After the war, he went to Paris where he was a dealer in fine rugs and carpets. He married and had a son, however in the 1930s his wife died and his son was killed in a traffic accident. He then married Giliana Balmaceda, a Chilean-born actress.

World War II 
On 18 June 1940 four days before the signing of the armistice between Germany and a defeated France, the couple escaped to England where both joined the Special Operations Executive. In May 1941 Balmaceda was the first female SOE agent to be sent to France. She went to Vichy France, the southern, unoccupied part of France, and collected information and administrative documents used in France, such as ration cards, which could be reproduced in England for use by agents on clandestine missions in France.

First mission
On the night of the 6/7 September 1941 Gerson was parachuted from a Whitley bomber, along with five other agents and landed near the Le Cerisier farm of Auguste Chantraine, Mayor of Tendu. He travelled to Lyon and Marseille, where he assessed the possibility of organising subversive networks in cities. In October, he avoided arrest in Marseille as he was wary of the voice that gave him an appointment by phone, did not go there. He quickly left France and returned to London where he reported on his conclusions on the French willingness to resist the German occupation.

Second mission
He was sent back in the field to set up a safe escape route through France into Spain.

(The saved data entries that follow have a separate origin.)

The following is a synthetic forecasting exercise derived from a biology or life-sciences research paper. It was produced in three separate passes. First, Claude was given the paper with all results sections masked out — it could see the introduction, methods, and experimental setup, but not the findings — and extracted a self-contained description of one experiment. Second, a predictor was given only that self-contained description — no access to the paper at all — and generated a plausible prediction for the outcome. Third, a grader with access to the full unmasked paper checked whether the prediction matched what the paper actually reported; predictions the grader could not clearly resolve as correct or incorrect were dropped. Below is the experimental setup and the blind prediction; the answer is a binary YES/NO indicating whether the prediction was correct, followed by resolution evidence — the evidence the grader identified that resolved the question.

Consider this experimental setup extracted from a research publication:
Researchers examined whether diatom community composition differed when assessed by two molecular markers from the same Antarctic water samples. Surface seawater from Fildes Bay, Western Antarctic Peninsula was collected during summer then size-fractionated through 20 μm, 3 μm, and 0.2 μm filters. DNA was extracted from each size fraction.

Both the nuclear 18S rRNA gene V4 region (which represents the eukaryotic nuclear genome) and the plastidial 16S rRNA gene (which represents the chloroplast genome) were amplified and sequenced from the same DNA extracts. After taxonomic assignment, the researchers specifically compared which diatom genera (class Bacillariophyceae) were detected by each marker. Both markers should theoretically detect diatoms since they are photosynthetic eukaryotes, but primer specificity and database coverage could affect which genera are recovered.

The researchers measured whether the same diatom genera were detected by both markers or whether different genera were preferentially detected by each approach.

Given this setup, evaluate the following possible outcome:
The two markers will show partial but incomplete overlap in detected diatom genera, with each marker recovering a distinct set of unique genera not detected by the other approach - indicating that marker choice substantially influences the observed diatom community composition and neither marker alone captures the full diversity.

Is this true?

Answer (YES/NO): YES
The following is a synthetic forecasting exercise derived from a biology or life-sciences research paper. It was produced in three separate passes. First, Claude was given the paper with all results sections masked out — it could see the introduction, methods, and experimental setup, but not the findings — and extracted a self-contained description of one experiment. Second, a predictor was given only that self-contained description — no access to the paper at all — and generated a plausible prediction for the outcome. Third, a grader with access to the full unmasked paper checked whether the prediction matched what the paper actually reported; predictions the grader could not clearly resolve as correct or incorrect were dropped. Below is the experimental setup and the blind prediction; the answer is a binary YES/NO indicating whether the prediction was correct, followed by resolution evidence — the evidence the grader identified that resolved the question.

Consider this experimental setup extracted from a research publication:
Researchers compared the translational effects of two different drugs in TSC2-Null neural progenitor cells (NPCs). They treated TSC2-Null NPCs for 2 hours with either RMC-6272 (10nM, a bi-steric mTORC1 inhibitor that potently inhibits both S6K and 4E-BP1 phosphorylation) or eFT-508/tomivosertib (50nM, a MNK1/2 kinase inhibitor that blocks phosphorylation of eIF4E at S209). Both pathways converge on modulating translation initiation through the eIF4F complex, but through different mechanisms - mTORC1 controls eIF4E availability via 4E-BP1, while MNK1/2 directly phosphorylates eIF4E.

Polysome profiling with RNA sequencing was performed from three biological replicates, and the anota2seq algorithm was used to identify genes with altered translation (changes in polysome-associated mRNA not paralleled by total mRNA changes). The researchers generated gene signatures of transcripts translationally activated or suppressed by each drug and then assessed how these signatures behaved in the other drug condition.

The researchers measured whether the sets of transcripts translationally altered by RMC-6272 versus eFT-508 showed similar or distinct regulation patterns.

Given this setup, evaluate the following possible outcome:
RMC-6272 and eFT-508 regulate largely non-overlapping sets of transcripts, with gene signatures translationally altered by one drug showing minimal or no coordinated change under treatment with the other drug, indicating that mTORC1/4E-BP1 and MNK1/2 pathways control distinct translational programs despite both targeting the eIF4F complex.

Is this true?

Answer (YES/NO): NO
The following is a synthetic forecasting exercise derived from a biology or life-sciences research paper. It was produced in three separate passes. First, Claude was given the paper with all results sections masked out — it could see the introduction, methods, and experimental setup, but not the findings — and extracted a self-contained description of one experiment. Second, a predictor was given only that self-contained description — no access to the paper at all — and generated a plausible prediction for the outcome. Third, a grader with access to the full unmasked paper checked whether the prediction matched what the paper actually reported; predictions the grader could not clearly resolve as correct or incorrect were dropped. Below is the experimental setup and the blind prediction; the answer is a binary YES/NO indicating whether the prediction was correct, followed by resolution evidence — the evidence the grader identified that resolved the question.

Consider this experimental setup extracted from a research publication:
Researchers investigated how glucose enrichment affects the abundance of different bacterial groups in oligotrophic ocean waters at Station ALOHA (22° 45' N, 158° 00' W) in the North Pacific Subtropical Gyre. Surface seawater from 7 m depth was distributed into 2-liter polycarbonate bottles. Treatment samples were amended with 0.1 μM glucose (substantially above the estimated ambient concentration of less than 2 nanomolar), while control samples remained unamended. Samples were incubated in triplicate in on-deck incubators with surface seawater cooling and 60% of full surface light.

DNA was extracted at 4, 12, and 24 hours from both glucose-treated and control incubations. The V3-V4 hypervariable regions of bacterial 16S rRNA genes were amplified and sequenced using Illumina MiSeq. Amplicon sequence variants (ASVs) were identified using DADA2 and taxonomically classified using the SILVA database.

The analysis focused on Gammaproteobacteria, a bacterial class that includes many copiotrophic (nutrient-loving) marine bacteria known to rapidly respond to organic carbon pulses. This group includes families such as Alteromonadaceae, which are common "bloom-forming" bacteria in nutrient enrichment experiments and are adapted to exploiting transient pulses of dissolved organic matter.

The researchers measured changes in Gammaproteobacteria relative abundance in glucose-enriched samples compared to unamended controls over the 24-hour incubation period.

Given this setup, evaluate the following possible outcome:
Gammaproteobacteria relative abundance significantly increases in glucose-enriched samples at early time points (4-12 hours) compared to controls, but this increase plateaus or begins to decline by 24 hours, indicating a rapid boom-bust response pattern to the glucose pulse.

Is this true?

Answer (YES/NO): NO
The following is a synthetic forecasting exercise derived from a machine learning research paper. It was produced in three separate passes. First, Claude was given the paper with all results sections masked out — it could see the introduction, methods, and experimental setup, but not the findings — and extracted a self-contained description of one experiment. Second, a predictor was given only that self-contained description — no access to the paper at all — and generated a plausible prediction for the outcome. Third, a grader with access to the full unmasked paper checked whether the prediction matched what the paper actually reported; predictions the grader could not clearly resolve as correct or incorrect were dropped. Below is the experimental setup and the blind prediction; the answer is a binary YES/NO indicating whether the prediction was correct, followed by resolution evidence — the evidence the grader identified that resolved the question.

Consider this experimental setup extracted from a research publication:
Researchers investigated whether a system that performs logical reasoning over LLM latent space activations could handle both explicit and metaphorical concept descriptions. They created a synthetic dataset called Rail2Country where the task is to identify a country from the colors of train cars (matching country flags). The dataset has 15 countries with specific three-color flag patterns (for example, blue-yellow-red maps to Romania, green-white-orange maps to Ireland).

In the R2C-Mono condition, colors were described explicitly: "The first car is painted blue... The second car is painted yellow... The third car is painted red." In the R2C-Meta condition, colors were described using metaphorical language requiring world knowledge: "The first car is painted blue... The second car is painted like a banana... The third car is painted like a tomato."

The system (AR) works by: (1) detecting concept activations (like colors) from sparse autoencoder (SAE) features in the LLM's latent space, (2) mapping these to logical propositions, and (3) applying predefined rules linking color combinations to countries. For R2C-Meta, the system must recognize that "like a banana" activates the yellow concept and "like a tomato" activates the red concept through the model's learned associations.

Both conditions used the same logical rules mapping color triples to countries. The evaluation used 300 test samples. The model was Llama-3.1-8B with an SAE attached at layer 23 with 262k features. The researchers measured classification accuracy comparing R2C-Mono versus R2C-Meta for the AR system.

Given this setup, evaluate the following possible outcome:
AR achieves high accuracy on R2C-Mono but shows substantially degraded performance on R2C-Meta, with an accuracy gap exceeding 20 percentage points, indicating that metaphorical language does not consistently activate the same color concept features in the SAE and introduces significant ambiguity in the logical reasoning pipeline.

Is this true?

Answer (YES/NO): NO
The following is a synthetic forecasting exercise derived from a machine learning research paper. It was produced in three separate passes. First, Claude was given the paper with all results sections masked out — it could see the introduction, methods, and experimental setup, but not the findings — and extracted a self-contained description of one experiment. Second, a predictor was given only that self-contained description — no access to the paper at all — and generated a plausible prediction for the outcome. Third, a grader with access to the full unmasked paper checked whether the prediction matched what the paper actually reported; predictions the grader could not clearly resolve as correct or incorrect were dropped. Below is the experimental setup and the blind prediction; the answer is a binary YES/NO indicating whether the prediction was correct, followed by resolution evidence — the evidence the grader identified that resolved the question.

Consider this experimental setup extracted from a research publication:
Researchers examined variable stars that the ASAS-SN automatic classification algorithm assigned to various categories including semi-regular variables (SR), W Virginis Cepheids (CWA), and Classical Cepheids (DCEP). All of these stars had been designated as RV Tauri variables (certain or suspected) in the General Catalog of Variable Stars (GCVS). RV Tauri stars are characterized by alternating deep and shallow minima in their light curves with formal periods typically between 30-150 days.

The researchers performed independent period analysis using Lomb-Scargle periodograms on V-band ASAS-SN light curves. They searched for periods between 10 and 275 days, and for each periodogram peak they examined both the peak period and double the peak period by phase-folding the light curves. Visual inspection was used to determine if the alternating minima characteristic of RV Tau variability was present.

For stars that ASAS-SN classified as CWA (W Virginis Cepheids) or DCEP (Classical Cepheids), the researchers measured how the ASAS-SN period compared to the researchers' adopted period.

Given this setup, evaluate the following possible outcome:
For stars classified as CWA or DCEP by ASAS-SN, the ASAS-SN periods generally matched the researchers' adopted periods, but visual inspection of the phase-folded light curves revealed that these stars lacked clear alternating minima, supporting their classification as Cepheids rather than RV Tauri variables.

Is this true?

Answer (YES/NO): NO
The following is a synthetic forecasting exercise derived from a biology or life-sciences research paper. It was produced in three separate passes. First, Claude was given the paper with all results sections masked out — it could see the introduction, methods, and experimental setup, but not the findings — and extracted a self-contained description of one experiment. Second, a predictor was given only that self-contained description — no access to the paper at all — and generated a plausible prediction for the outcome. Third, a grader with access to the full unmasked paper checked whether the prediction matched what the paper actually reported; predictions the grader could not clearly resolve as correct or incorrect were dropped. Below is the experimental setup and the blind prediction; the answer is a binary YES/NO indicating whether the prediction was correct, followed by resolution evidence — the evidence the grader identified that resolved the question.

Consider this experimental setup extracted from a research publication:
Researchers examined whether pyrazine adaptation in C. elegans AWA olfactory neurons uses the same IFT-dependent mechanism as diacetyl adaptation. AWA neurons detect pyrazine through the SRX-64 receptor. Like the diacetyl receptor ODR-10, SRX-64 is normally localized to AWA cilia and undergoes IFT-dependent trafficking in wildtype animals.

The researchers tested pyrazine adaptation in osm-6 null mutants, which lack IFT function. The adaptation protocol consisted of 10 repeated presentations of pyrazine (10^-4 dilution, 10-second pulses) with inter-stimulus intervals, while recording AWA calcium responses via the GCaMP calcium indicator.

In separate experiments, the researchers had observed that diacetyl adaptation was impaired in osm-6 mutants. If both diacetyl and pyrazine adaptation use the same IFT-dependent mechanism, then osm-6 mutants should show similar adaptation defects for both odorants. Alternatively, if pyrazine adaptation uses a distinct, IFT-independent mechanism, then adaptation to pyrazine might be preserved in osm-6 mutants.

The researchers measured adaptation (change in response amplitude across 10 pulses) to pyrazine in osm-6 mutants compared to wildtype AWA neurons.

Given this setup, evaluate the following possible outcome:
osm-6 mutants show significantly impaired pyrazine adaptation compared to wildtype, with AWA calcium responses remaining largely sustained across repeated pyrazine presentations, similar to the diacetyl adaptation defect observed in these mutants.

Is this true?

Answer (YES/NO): NO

In Operation DELAY II Peter Churchill’s mission was to land four SOE agents on the French Riviera by submarine. On 26 February 1942 Churchill flew from Bristol to Gibraltar with two radio operators, Isidore Newman «Julien» for the URCHIN network and Edward Zeff «Matthieu» for the SPRUCE network, where they were joined by Marcel Clech «Bastien», radio operator for the AUTOGIRO network, and Victor Gerson «René», an SOE agent on a special mission to organise the VIC Escape Line. They travelled in HM Submarine P 42 “Unbroken” to Antibes where on the night of 21 April 1942 Churchill took Newman and Zeff and their radios to the shore by canoe, and led them to their contact Dr Élie Lévy. Churchill then returned to the submarine and dropped off Clech and Gerson by canoe at Pointe d’Agay near Fréjus

Gerson and Clech went to Lyon where they met with SOE agent and American Virginia Hall. Gerson gradually built up an escape network to Spain with Lazare Rachline (Lucien Rachet) and Georges Levin, with Thérèse Mitrani in Lyon, René Feraggi in Marseille, and Jacques Mitterrand in Paris. He also installed groups in Perpignan and Montpellier.
Gerson entrusted Rachline to exfiltrate the eleven SOE agents after they escaped from Mauzac prison on 16 July 1942 and made their way through Spain to England.  The escaping agents included Michael Trotobas and Georges Bégué.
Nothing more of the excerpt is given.